25 Eylül'de Roma'daki Osmanlı maslahatgüzarı Seyfettin Bey'in İtalya Dışişleri Bakanı San Giuliano ile görüşmesinde Dışişleri Bakanı; İtalyan hükümetinin halkın arzusu haricinde hareket edemeyeceğini bildirdikten sonra iki hükümet arasındaki dostluk münasebetlerinin devamından yana olduğunu ilave etse de, görüşmede hiçbir sonuç vermeyecekti.
26 Eylül'de İtalyan hükümeti, Viyana büyükelçisi vasıtasıyla üçlü ittifakı yenilemeye hazır olduğunu, eğer Trablusgarp işi de İtalyan istekleri doğrultusunda çözümlenirse, üçlü ittifakın daha sağlam bir üyesi olacağını Avusturya'ya bildirdi. Bu, gizli olarak yapıldı. Çünkü Almanya ve Avusturya, Türklerin İngiltere ve Fransa'ya yaklaşmasından korkuyorlardı. Osmanischer Lloyd gazetesinde yayınlanan bir görüşe göre, İtalya hükümetinin Trablusgarp'taki İtalyan nüfusunu gerek Osmanlı Devleti'nin her türlü tecavüzünden gerekse diğer devletlerin rekabetinden korumak için, bazı isteklerde bulunmak üzere Bâb-ı Âli'ye bir nota vermek üzere hazırlandığını, eğer Bâb-ı Âli, bu nota muhteviyatını kabul etmeyecek olursa İtalya'nın askeri tedbirlere başvuracağını yazıyor ve ayrıca bu hareketlerini mazur göstermek için, İtalyan kamuoyunun hükümet üzerindeki etkisinden bahsedeceklerini ilave ediyordu.

_Yönergeler_
**1)** Trablusgarp metnine göre 26 Eylül'de İtalyan hükümeti Avusturya'ya kimin aracılığıyla haber gönderdi?
**2)** Trablusgarp metninde "26 Eylül'de İtalyan" sözlerinden başlayıp "bahsedeceklerini ilave ediyordu." sözlerine kadar ne varsa aynen kopyala.
Yanıt verirken yalnızca bu metne dayan.

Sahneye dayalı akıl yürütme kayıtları

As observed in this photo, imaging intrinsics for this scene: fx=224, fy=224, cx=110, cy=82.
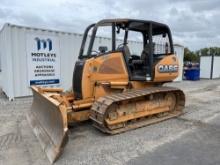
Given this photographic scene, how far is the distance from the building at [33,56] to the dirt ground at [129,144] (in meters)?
3.15

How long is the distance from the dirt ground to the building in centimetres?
315

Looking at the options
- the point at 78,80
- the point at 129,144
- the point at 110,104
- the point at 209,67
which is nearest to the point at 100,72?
the point at 78,80

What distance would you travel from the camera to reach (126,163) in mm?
3521

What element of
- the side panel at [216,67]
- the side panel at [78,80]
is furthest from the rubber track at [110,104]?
the side panel at [216,67]

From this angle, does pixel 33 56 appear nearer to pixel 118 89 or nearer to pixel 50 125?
pixel 118 89

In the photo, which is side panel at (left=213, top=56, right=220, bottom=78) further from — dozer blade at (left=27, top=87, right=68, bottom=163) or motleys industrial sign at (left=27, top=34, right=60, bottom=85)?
dozer blade at (left=27, top=87, right=68, bottom=163)

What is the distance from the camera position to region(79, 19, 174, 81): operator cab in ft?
17.2

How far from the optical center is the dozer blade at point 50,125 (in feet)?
11.7

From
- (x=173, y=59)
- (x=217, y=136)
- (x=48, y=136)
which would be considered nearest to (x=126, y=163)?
(x=48, y=136)

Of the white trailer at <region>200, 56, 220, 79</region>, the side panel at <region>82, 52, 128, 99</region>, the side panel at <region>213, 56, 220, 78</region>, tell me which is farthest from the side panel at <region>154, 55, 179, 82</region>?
the side panel at <region>213, 56, 220, 78</region>

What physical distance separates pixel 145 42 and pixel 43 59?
4.89 metres

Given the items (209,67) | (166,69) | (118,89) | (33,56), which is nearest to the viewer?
(118,89)

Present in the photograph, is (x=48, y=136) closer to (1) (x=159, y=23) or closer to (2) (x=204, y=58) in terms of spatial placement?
(1) (x=159, y=23)

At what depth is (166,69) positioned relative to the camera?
590 cm
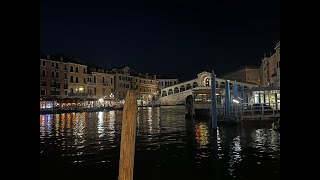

_Çözümler_
**1)** Viyana büyükelçisi aracılığıyla.

**2)**
26 Eylül'de İtalyan hükümeti, Viyana büyükelçisi vasıtasıyla üçlü ittifakı yenilemeye hazır olduğunu, eğer Trablusgarp işi de İtalyan istekleri doğrultusunda çözümlenirse, üçlü ittifakın daha sağlam bir üyesi olacağını Avusturya'ya bildirdi. Bu, gizli olarak yapıldı. Çünkü Almanya ve Avusturya, Türklerin İngiltere ve Fransa'ya yaklaşmasından korkuyorlardı. Osmanischer Lloyd gazetesinde yayınlanan bir görüşe göre, İtalya hükümetinin Trablusgarp'taki İtalyan nüfusunu gerek Osmanlı Devleti'nin her türlü tecavüzünden gerekse diğer devletlerin rekabetinden korumak için, bazı isteklerde bulunmak üzere Bâb-ı Âli'ye bir nota vermek üzere hazırlandığını, eğer Bâb-ı Âli, bu nota muhteviyatını kabul etmeyecek olursa İtalya'nın askeri tedbirlere başvuracağını yazıyor ve ayrıca bu hareketlerini mazur göstermek için, İtalyan kamuoyunun hükümet üzerindeki etkisinden bahsedeceklerini ilave ediyordu.